Nearly two years into the pandemic, buyers are still flocking to vacation homes to take advantage of remote work and low mortgage rates — but the market could be nearing its peak.
Demand for second homes was 87 percent above pre-pandemic levels in January, according to Redfin. The level of demand was its highest in a year, nearly rivaling the 90 percent gain from September 2020 and recovering from a summer dip.
Buyer interest in second homes surpassed demand for primary residences, which rose 42 percent above pre-pandemic levels in January, according to Redfin.
As mortgage rates tick up, however, demand is likely to falter.
“While I expect demand for second homes to remain higher than it was before the pandemic, mostly because of remote work, it may fall slightly in the coming year as mortgage rates continue to go up and fees for second-home loans increase,” said Redfin deputy chief economist Taylor Marr.
Rates surpassed 3.5 percent last month and Redfin expects the average mortgage rate to hit 3.9 percent by the end of the year.
Redfin measured demand by analyzing mortgage-rate lock data provided by Optimal Blue.
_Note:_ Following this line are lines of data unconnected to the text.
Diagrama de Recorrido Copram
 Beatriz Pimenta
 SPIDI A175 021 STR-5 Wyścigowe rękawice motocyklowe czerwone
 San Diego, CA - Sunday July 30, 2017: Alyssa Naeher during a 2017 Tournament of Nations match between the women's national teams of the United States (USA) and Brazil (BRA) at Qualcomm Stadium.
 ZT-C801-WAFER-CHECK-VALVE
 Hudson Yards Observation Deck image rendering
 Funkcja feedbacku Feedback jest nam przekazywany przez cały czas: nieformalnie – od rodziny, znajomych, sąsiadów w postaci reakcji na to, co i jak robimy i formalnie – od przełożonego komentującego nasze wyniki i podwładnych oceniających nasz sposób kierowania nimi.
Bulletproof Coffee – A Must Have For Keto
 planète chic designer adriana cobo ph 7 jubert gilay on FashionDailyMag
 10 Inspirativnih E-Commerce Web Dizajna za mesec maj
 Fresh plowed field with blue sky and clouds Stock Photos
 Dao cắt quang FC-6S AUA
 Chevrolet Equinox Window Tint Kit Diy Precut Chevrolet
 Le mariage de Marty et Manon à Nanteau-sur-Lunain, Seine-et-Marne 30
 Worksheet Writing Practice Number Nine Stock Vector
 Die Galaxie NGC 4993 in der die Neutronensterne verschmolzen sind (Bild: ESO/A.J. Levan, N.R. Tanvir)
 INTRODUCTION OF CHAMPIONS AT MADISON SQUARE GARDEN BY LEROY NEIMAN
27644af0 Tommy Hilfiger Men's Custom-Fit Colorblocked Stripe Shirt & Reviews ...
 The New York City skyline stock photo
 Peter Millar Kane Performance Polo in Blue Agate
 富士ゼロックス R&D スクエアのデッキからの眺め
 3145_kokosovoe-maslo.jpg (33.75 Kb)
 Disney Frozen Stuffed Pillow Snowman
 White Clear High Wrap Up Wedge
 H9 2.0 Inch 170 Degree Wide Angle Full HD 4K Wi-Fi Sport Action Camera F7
About 80 percent of mortgage-rate locks result in home purchases.
Opportunities for buyers seeking second homes are also beginning to dwindle.
In seasonal towns, defined as those where at least 30 percent of housing is used for seasonal or recreational purposes, the number of homes for sale dropped by 29 percent year-over-year in the fourth quarter. Prices in these towns rose 20 percent year-over-year in December to a $501,000 average, the 18th straight month of double-digit price growth.
In non-seasonal towns, inventory dropped by 16 percent, a much slower pace year-over-year. Prices rose 13 percent year-over-year, hitting $408,000.
An analysis of mortgage-rate locks by Pacaso in December showed second-home buyers had developed a widespread interest in the Southeast. Franklin County, on the Florida panhandle, had the largest year-over-year increase in second-home purchases during the first 10 months of 2021. Other rising second-home markets include Sevier County in Tennessee and Trigg County in Kentucky.